Ника из семьи военных летчиков Прокофьевых. Ее отец — известный инструктор; его специальность — тяжелые боевые аппараты. С огромного «Фармана» N 30 он сбрасывал бомбы на немцев.

Брат Жоржик знаменит на всех аэродромах как виртуоз по высшему фигурному пилотажу: ему нет равного в изяществе и законченности петель, скольжений и штопоров. Все системы летательных машин он попробовал на личном опыте.

Другой брат, Александр (Ника его зовет просто и непочтительно — Сашкой), — военно-морской летчик. Он перегнал отца по службе и, в шутку, подтягивает его. За ним числится несколько сбитых германских машин. Он старший лейтенант, рукоятка его кортика украшена георгиевским темляком, а за последние подвиги при обороне Эзеля он непременно получит и Георгиевский офицерский крест.

Ника по праву гордится своими тремя авиаторами. Даже плюшевая, потертая Никина обезьянка Яшка совершила множество полетов в самой боевой обстановке, укрепленная на гаргроте Сашкиного аэроплана.

Ника щурит блестящие голубые глаза, встряхивает по-мальчишески головой и отбрасывает рукой лезущие на нос короткие волосы.

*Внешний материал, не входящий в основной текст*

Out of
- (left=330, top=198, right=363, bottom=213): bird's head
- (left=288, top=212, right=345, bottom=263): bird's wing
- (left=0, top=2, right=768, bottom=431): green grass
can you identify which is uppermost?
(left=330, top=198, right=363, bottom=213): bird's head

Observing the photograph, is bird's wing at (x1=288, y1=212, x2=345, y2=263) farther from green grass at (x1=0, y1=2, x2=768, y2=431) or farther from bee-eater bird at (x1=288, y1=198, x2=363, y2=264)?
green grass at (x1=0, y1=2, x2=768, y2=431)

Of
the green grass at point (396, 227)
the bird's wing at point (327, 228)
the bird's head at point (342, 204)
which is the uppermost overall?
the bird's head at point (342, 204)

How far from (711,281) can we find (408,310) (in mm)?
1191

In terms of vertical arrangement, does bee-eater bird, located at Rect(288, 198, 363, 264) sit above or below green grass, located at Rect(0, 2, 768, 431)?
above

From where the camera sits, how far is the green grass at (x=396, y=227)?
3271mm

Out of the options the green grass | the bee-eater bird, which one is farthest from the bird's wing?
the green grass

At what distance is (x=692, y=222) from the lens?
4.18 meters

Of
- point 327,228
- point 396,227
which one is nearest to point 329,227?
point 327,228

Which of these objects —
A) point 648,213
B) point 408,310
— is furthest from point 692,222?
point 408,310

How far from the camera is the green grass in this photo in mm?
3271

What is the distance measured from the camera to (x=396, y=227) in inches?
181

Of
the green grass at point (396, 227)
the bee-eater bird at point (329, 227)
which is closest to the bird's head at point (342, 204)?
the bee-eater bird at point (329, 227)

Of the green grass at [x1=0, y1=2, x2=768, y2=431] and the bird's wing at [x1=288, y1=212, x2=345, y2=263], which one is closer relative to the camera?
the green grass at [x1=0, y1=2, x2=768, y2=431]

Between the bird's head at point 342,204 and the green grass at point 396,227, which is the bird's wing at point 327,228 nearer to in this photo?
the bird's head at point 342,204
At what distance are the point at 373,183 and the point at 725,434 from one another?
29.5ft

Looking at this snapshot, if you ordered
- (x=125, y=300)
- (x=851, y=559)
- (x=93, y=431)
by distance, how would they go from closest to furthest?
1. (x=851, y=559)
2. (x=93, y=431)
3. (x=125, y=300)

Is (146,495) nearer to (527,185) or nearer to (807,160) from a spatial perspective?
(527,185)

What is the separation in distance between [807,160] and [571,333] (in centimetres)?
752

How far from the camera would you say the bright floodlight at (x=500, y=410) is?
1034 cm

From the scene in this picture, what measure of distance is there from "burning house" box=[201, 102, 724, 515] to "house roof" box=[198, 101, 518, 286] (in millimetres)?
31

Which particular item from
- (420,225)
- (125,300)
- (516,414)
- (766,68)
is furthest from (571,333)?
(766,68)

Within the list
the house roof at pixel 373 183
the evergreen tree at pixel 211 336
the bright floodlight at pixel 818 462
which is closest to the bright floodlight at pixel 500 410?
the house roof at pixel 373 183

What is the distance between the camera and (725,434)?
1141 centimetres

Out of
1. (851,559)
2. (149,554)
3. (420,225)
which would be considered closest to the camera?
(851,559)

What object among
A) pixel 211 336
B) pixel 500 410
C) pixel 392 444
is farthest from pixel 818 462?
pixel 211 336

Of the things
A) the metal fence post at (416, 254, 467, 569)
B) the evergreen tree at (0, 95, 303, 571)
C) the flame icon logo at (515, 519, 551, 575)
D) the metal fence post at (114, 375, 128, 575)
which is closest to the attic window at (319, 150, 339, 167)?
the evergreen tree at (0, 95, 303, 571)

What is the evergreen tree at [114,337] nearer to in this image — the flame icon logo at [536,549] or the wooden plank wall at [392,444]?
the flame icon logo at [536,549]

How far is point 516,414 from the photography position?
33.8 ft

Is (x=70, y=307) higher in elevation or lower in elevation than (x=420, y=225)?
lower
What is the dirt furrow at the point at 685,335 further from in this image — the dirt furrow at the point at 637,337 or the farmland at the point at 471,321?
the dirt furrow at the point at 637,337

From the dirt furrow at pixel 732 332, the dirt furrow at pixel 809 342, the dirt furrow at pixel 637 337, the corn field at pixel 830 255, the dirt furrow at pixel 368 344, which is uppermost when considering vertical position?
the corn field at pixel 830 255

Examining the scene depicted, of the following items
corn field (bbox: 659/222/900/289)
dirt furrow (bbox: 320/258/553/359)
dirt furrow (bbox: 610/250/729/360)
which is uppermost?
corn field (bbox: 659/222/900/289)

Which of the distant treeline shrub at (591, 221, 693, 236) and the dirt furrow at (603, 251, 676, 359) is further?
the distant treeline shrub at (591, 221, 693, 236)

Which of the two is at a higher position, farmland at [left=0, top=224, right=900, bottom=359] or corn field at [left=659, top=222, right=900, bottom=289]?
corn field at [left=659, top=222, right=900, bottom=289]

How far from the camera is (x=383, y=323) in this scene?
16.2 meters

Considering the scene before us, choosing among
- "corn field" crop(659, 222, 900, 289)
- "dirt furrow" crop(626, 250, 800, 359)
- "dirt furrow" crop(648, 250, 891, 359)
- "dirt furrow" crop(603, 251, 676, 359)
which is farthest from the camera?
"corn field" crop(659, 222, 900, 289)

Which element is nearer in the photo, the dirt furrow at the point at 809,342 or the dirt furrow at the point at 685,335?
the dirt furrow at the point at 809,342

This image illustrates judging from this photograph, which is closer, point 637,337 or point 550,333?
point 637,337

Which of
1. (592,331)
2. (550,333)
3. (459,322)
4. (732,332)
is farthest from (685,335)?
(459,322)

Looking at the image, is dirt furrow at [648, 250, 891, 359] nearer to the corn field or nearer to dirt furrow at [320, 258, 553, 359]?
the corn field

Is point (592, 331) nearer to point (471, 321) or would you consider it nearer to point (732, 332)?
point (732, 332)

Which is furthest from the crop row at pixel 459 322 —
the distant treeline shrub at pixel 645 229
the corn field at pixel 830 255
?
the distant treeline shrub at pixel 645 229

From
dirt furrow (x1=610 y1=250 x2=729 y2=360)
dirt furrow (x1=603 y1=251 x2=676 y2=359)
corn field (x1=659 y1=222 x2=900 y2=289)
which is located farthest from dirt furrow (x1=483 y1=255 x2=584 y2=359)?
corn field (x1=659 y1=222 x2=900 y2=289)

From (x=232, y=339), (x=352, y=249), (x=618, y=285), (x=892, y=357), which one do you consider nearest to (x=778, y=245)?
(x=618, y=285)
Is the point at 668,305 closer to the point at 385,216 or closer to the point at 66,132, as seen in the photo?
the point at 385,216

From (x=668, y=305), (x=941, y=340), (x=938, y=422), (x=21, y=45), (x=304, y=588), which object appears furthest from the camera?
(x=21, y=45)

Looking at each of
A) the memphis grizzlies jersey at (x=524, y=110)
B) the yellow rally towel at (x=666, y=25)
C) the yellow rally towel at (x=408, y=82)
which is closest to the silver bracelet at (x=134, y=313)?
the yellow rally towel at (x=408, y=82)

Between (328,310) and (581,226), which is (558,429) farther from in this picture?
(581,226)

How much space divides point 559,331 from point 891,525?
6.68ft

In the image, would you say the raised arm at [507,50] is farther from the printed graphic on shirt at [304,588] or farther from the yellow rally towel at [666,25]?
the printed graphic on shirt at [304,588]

— Вот вы мне вчера про собак, про гусей и про кошек… Хотите, я вам расскажу про Сашку и про Яшку. Только уговор: если что-нибудь ошибусь, не сердиться.

— Пожалуйста, Ника, пожалуйста.

Рассказ ее прекрасен. Он жив, ярок, меток и весь в движении. Но, к сожалению, его мог бы запечатлеть только граммофон, приставленный приемником к самому рту Ники, хотя и этот способ мне кажется неудобным, потому что Ника во время рассказа вертится во все стороны. От торопливости у нее вскакивают на губах и лопаются пузыри. Она выпускает одновременно множество слов, которые несутся из ее рта стремительно и без всякого порядка, так что порою кажется, будто шестнадцатое по счету слово доходит до вас раньше четвертого.

Если ее поправить в какой-нибудь технической ошибке, она — ничего, не обижается. Она охотно распишется в незнании, примет на бегу поправку и уже быстро скользит дальше, как на коньках.

По этой причине я предлагаю ее рассказ в изложении, проверенном и подкрепленном сторонними справками, давая самой Нике место лишь в известных, необходимых случаях.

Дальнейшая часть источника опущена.